Section 2.02 Execution and Authentication. Two Officers shall sign the Notes for each Issuer by manual or facsimile signature.
If an Officer whose signature is on a Note no longer holds that office at the time a Note is authenticated, the Note shall nevertheless be valid.
A Note shall not be valid until authenticated by the manual signature (which may be by facsimile) of the Trustee. The signature shall be conclusive evidence that the Note has been authenticated under this Supplemental Indenture.

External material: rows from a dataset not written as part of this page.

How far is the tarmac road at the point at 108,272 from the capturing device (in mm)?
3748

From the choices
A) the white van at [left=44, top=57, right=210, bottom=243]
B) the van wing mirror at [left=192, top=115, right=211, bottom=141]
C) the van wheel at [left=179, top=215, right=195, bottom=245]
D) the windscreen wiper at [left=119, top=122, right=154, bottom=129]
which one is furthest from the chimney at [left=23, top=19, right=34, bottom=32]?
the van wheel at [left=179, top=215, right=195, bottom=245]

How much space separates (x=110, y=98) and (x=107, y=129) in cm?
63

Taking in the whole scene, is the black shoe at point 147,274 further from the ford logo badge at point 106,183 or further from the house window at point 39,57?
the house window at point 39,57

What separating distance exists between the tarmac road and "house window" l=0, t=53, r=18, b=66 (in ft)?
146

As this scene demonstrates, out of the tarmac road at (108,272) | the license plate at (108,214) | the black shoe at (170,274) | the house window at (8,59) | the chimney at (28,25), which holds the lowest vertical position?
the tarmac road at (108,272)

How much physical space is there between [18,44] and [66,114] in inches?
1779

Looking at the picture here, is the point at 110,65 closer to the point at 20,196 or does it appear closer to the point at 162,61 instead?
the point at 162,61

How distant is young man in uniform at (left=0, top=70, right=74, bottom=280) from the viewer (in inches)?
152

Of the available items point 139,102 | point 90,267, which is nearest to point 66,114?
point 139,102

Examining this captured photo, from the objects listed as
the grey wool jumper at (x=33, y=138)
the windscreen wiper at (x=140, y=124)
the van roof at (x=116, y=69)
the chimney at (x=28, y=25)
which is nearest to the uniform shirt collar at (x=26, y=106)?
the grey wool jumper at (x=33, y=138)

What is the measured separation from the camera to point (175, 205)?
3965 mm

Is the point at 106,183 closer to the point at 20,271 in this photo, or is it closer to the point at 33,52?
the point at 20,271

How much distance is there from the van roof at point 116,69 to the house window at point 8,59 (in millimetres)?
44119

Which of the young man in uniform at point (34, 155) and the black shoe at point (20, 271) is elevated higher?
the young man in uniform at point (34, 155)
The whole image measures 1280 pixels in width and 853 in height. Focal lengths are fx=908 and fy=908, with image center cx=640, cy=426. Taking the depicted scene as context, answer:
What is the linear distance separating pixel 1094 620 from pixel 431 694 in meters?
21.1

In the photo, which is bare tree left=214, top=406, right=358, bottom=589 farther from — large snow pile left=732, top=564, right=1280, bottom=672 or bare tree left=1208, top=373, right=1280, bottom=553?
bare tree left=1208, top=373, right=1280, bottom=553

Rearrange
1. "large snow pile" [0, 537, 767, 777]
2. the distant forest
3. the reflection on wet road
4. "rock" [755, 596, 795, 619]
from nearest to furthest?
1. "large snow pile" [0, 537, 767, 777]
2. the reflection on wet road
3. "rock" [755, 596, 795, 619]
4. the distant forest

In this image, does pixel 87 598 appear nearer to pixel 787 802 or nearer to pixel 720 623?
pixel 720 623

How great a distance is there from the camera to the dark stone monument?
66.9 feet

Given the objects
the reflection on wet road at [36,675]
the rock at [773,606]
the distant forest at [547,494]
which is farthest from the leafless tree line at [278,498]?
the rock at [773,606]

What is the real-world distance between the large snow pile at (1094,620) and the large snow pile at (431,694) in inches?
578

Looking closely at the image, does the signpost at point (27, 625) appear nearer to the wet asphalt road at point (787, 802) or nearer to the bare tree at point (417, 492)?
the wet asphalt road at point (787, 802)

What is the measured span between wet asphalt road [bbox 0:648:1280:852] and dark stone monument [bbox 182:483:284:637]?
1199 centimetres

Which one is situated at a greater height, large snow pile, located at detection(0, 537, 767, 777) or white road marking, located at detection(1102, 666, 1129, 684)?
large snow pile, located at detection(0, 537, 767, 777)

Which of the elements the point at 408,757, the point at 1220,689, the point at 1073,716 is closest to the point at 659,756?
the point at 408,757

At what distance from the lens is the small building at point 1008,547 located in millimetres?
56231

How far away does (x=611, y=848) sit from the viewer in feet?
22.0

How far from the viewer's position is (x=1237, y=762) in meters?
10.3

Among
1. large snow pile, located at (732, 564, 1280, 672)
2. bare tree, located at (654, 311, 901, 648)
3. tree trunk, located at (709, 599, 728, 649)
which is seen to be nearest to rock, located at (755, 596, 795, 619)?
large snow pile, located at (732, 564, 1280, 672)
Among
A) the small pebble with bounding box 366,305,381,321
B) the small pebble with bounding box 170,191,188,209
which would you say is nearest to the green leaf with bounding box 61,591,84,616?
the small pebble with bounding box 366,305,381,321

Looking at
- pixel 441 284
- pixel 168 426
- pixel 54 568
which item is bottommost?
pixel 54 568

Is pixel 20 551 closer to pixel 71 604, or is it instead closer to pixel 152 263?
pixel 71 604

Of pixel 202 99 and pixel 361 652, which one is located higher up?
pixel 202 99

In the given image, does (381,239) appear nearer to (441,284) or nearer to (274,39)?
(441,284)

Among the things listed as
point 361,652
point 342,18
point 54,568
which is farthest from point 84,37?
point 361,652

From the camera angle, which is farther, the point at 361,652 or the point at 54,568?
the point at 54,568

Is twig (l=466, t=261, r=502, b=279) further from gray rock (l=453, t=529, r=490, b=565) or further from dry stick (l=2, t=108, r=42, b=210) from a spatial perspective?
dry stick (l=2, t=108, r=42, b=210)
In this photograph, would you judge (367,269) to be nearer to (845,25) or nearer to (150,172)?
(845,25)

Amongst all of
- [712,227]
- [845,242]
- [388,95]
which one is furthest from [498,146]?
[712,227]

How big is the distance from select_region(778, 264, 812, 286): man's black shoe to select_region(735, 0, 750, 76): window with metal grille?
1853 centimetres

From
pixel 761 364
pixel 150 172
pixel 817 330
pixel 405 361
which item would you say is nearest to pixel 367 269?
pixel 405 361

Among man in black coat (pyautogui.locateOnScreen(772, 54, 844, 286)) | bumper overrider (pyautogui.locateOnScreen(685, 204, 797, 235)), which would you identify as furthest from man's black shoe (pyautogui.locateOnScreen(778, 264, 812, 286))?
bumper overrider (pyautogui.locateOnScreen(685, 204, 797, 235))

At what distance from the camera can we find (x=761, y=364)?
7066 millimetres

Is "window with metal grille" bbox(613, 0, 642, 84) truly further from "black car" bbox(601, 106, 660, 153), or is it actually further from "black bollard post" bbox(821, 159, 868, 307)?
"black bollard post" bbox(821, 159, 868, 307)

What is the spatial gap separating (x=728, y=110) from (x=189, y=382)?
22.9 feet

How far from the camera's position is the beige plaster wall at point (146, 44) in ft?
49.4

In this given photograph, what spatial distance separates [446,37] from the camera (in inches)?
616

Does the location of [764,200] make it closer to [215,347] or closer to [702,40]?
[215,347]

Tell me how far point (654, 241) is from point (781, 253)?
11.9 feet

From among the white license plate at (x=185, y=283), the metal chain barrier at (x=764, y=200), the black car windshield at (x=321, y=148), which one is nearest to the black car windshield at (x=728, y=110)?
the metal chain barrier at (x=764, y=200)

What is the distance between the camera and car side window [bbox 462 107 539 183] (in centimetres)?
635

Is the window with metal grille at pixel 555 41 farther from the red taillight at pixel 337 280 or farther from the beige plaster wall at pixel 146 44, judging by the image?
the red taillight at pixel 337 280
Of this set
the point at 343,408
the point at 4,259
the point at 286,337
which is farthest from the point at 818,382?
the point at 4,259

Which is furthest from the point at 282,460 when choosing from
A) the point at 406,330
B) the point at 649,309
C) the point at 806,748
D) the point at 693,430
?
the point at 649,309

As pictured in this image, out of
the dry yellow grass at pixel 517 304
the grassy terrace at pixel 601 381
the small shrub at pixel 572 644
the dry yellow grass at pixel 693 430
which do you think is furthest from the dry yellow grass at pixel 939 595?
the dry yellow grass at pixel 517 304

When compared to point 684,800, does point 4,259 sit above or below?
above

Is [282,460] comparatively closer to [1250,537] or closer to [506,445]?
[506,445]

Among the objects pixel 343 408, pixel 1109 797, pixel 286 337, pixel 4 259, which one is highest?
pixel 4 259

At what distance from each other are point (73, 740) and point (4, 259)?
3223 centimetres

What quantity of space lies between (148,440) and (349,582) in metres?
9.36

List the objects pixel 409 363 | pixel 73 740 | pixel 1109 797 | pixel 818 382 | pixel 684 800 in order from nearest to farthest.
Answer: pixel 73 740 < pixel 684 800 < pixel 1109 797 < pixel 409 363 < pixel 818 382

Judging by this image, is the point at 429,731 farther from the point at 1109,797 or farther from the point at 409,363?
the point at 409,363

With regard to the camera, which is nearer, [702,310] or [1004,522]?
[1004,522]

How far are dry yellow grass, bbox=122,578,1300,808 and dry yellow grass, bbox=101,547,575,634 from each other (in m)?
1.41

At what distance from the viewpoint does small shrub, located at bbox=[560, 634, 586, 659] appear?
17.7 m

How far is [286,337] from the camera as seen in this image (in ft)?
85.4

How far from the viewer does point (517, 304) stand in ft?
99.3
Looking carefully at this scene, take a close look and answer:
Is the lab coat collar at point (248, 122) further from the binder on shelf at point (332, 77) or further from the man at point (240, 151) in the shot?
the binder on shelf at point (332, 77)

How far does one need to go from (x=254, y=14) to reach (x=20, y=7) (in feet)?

At any time and from time to time after the execution and delivery of this Supplemental Indenture, the Issuers may deliver Notes executed by the Issuers to the Trustee for authentication; and the Trustee shall authenticate and deliver (i) Initial Notes for original issue in the aggregate principal amount of $1,500,000,000, (ii) Additional Notes from time to time for original issue in aggregate principal amount specified by the Issuers and (iii) Exchange Notes from time to time for issue in exchange for a like principal amount of Initial Notes or Additional Notes, in each case specified in clauses (i) through (iii) above, upon a written order of the Issuers signed by an Officer of each Issuer (an Authentication Order). Such Authentication Order shall specify the amount of Notes to be authenticated and the date on which the Notes are to be authenticated, whether such Notes are to be Initial Notes, Additional Notes or Exchange Notes and whether the Notes are to be issued as one or more Global Notes and such other information as the Issuers may include or the Trustee may reasonably request. The aggregate principal amount of Notes which may be authenticated and delivered under this Supplemental Indenture is unlimited.